**What the task asks:** All the records that follow need to be reproduced exactly. Omit the images.

Input records Block Start

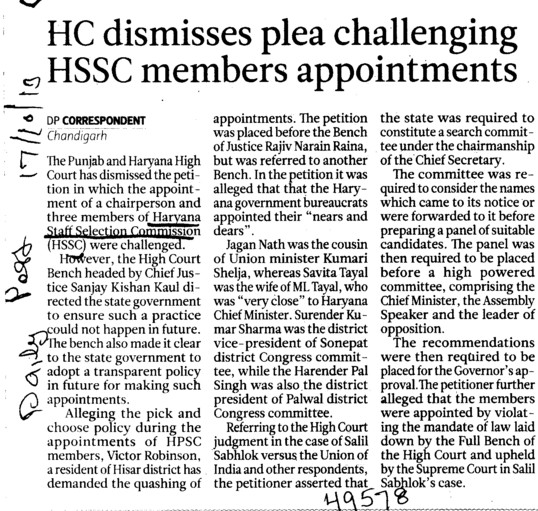 HC dismisses plea challenging HSSC members appointments (Haryana Staff Selection Commission (HSSC))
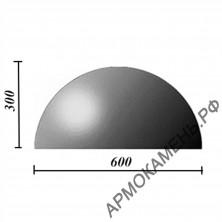 Бетонная полусфера d600хh300 мм. (парковочный ограничитель)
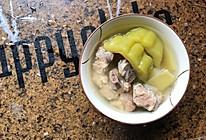 炙甘草苦瓜煲排骨汤的做法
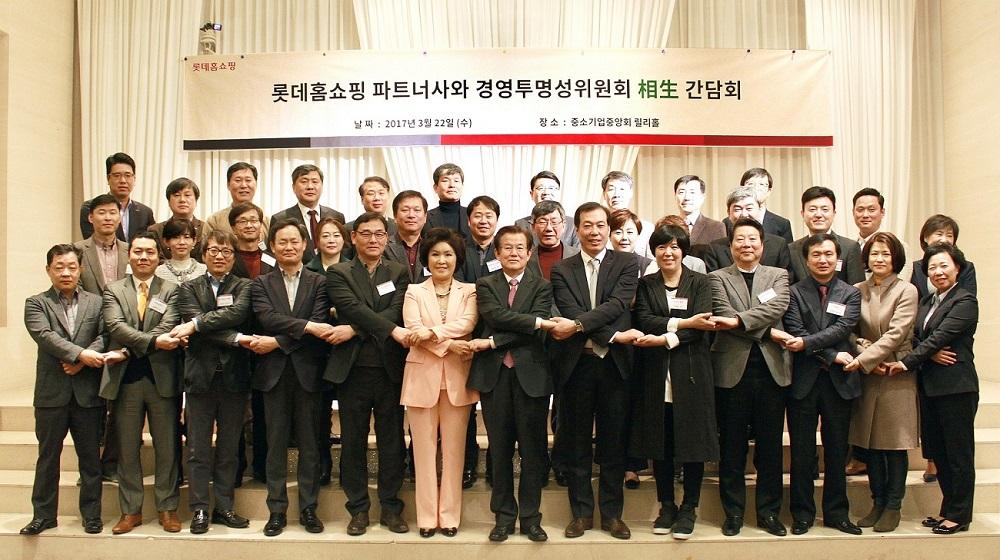 Photo of 롯데홈쇼핑, 불공정거래 관행 개선 앞장
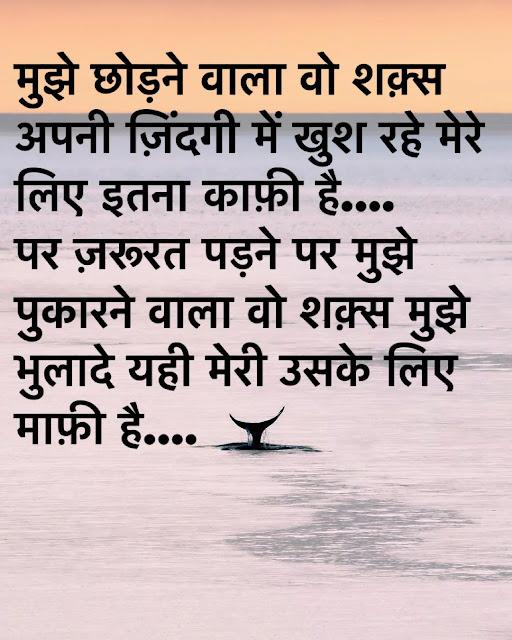images sad shayari hindi
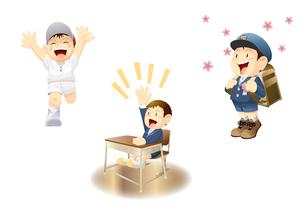 小学生の学校生活 体育 授業 登校のイラスト素材 [FYI01666354]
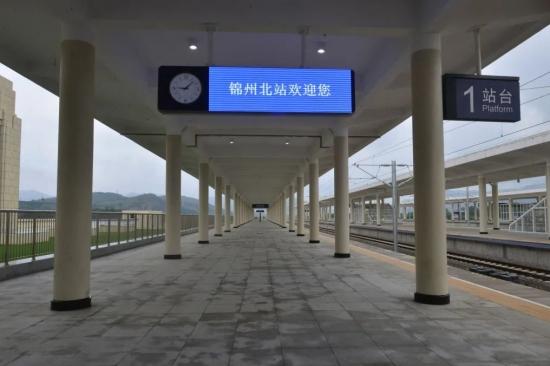 朝凌高铁开通运营,锦州铁警相伴同行!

Input records Block End

**Solution:**
 HC dismisses plea challenging HSSC members appointments (Haryana Staff Selection Commission (HSSC))
 Бетонная полусфера d600хh300 мм. (парковочный ограничитель)
 炙甘草苦瓜煲排骨汤的做法
 Photo of 롯데홈쇼핑, 불공정거래 관행 개선 앞장
images sad shayari hindi
 小学生の学校生活 体育 授業 登校のイラスト素材 [FYI01666354]
 朝凌高铁开通运营,锦州铁警相伴同行!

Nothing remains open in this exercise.